The word "protozoa" (singular protozoon) was coined in 1818 by zoologist Georg August Goldfuss (=Goldfuß), as the Greek-derived calque of the German Urthiere, meaning "primitive, or original animals" (ur- 'proto-' + Thier 'animal'). Goldfuss created Protozoa as a class containing what he believed to be the simplest animals. Originally, the group included not only single-celled microorganisms but also some "lower" multicellular animals, such as rotifers, corals, sponges, jellyfish, bryozoans and polychaete worms. The term Protozoa is formed from the Greek words πρῶτος, meaning "first", and ζῷα, plural of ζῷον, meaning "animal".

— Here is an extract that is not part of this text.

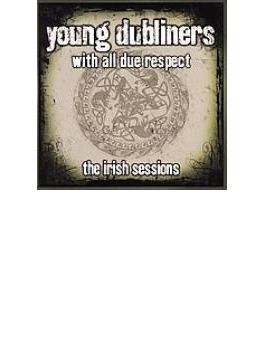 With All Due Respect Irish The Sessions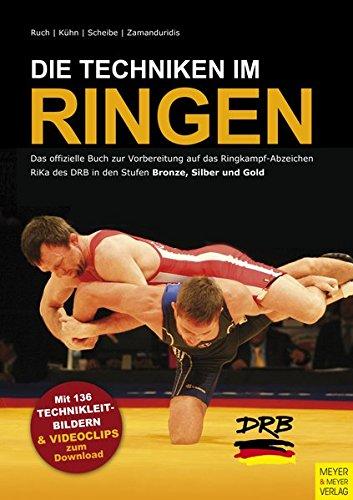 Die Techniken im RIngen: Das offizielle Buch zur Vorbereitung auf das Ringkampf-Abzeichen RiKa des DRB in den Stufen Bronze, Silber und Gold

In 1848, with better microscopes and Theodor Schwann and Matthias Schleiden's cell theory, the zoologist C. T. von Siebold proposed that the bodies of protozoa such as ciliates and amoebae consisted of single cells, similar to those from which the multicellular tissues of plants and animals were constructed. Von Siebold redefined Protozoa to include only such unicellular forms, to the exclusion of all Metazoa (animals). At the same time, he raised the group to the level of a phylum containing two broad classes of microorganisms: Infusoria (mostly ciliates) and flagellates (flagellated protists and amoebae). The definition of Protozoa as a phylum or subkingdom composed of "unicellular animals" was adopted by the zoologist Otto Bütschli—celebrated at his centenary as the "architect of protozoology".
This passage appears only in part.